ERROR: Premature homotopy termination because QP is infeasible ->ERROR: Initial QP could not be solved due to infeasibility!

[lpenco]

I edited the simulink scheme of the controller torqueBalancing in https://github.com/robotology-playground/WBI-Toolbox-controllers. I'm using the SM COORDINATOR. I'm sending through 2 yarp ports the jointAngles and the CoM coordinates wrt to l_sole, respectively. The motion is a simple motion with the arms with the 2 feet on the ground, that works if retargeted on the old C++ torqueBalancing even if a bit unstable.
In this case I edited the simulink in this way:

These are the signals at the beginning of the simulation when the robot doesn't move and waits for the commands from the read ports:

When sending the references these are the signals from the probes:

the robots first moves toward the right foot and then falls down giving then the error.
I'm using the following gains:

Introducing an extreme smoothing the situation is the following:


The robot does not fall but does the exact same movemnet as before toward the right foot but if I waited for way longer I'm sure it would have fallen, generating the error.
Indeed the simulation on gazebo runs extremely slow even when gazebo is running on another computer, the real time factor goes even to 0 sometimes.

[gabrielenava]

The motion is a simple motion with the arms with the 2 feet on the ground

I imagine the (quite big) oscillations in the CoM references are a transient phase before reaching the steady-state value (the constant references after the oscillations), am I right? Because the amplitude of the CoM oscillations is 10-20cm, and there's no way the robot can handle such a big disturbance. The smoothing acts as a filter, hence it is good to have a very long smoothing time. It is necessary to avoid the robot to follow the -20cm reference on the y-CoM direction, otherwise I think it will happens exactly what you pointed out, i.e. the robot goes on the right foot and then fall down (it is trying to move the CoM beyond the right foot). Even better, is it possible to send directly the constant references after the 4s of simulation, without the transient?

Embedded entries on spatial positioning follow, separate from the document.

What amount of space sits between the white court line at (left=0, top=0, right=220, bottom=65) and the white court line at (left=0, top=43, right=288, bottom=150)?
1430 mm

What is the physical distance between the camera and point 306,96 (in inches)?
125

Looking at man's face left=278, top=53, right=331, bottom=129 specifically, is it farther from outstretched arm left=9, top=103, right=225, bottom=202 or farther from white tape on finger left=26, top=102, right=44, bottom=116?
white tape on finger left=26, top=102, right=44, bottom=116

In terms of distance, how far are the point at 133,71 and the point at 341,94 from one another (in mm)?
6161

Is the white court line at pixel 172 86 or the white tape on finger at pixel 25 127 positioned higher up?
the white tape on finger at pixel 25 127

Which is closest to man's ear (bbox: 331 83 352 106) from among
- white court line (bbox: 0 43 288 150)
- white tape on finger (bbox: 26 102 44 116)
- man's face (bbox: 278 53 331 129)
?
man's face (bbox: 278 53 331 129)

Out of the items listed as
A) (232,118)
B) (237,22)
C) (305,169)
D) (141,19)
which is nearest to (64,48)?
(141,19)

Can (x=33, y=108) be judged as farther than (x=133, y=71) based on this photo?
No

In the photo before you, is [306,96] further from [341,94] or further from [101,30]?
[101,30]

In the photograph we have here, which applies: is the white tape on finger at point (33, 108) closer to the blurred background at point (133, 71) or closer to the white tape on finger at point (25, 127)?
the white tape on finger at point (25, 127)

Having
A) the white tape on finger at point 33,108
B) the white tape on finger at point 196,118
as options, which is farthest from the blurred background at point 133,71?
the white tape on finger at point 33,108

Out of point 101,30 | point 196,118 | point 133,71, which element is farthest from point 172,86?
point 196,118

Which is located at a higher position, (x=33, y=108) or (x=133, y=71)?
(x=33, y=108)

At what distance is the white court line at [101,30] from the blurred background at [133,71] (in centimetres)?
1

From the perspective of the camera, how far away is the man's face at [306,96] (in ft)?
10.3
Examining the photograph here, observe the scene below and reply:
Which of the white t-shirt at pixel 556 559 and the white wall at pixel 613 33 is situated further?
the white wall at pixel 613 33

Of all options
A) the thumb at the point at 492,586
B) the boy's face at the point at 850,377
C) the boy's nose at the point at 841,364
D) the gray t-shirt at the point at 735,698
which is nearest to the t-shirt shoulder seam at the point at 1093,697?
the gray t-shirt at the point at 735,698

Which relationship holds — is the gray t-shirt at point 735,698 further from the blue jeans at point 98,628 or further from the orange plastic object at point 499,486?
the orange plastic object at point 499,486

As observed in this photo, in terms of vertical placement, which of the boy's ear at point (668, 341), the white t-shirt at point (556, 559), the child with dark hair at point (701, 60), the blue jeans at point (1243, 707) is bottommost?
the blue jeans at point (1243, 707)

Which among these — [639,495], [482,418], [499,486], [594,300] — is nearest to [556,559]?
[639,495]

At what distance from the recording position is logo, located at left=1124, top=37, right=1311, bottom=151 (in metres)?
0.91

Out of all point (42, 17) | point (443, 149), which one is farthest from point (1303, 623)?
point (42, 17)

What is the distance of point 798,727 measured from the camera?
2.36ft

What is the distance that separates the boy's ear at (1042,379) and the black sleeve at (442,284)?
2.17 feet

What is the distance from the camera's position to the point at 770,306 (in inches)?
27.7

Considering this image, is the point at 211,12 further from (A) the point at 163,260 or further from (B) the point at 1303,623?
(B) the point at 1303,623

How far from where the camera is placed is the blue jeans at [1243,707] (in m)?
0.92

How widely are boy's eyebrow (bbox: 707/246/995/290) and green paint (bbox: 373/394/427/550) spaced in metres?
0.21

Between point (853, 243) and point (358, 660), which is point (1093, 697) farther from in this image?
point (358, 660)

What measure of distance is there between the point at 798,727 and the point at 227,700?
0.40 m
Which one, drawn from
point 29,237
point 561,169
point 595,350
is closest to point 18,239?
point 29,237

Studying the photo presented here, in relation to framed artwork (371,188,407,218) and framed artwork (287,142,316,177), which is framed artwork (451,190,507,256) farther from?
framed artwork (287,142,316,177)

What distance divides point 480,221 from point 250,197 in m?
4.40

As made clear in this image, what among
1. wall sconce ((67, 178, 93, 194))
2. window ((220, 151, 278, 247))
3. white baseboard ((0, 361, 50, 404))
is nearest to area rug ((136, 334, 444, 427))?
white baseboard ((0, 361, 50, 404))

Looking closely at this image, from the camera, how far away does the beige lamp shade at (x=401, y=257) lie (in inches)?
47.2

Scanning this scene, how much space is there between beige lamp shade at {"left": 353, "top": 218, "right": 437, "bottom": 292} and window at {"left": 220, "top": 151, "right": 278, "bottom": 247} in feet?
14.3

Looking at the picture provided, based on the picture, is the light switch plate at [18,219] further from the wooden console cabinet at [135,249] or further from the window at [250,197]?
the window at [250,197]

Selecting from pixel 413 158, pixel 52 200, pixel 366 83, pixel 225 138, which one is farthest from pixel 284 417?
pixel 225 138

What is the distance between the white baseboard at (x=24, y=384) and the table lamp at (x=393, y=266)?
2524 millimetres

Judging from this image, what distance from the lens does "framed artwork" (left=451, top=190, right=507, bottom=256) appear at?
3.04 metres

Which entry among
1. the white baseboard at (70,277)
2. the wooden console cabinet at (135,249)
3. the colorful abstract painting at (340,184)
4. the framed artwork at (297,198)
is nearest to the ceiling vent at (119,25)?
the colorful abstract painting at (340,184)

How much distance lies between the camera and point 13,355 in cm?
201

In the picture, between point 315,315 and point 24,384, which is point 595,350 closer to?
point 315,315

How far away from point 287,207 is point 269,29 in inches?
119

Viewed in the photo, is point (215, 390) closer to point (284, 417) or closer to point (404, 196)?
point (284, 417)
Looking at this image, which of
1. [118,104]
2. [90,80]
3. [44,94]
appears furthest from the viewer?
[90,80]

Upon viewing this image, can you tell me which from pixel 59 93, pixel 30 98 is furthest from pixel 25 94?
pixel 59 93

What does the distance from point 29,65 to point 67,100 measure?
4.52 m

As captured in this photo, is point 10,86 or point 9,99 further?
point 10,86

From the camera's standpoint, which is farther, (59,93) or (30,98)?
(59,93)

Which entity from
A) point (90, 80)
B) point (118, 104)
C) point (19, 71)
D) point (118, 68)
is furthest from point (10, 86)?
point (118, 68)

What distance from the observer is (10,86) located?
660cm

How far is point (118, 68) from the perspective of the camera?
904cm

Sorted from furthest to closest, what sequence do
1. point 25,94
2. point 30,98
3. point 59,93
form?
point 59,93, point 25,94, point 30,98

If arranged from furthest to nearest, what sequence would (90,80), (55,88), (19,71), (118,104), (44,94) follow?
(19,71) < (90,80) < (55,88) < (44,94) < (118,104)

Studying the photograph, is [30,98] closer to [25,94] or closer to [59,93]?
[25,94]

To check if the constant references are fine (i.e. the final home position still has the CoM inside the support polygon), an easy way might be to modify these lines of the icub sdf to put the robot in the desired final position. The line I underlined is for the right arm references. If you modify the joint positions (same order of the yarpmotorgui) by putting your joint references (in radians), and then you put the robot in Gazebo, the robot will be in your reference position. You can check if your final position is fine (i.e., the robot doesn't fall) or if it is not a stable position instead.

Indeed the simulation on gazebo runs extremely slow even when gazebo is running on another computer, the real time factor goes even to 0 sometimes.

If the simulation is really slow, have a look at this comment. Regarding the real time factor, it must go to zero when Simulink is running, in fact this is a result of the synchronization between Simulink and Gazebo. If it is not zero (inside Gazebo), they are not correctly synchronized. Remember to run Gazebo as follows (run the yarpserver before): gazebo -slibgazebo_yarp_clock.so. If you have doubts, have a look at the documentation on how to run torque balancing simuations with iCub.

[lpenco]

The big oscillation is the reference I'm sending. Then the value stabilizes to the current position of the com since the reference is to keep the last position. Even though it is a big oscillation, since it corresponds to the com of the reference joint postures it could be handled by the robot. Indeed, the C++ controller works smoothly with this references, even without smoothing any trajectory. It accomplishes the task but it has the problem that the robot tends to bend the torso a little bit on the left or it does something else strange according to the kind of retargeted motion due to the zero-dynamics instability. I'm sending the references every 10ms and the controller period is 10ms so if gazebo, simulink and the references sending port are all sinchronyzed, is not even a problem of timing.

If it works on the c++ controller it has to work also in this one (if the controller has just be changed according to https://arxiv.org/pdf/1603.04178.pdf).
Could it be a problem of reference frames at this point?
or maybe the feet are not constrained to the stay attached to the ground like in the C++ version?
In this last case either I could try to add this constraints and/or to smooth the initial trajectory.

[lpenco]

Yes I found where the problem was, I was using the zCoM that I send, as a threshold signal for a switch port and as a reference at the same time. That was causing troubles. I now use another signal and it the simulation runs smoothly. The robot falls down but just because the initial position doesn't match. I try now to smooth it further. Anyways I would like to add the constraint of the feet attached to the ground to give the robot further stability (like in the C++ version). Is there an easy way to do it, maybe just some conf parameter to set?

[gabrielenava]

Anyways I would like to add the constraint of the feet attached to the ground to give the robot further stability (like in the C++ version). Is there an easy way to do it, maybe just some conf parameter to set?

yes there is, and it consists in installing icub-gazebo-wholebody repository. If you installed the codyco-superbuild with the option CODYCO_USES_GAZEBO = ON, it is just a matter of adding the path to the model. You can follow this README for this. Then, inside Gazebo use the model icub (feet fixed) instead of icub (no hands).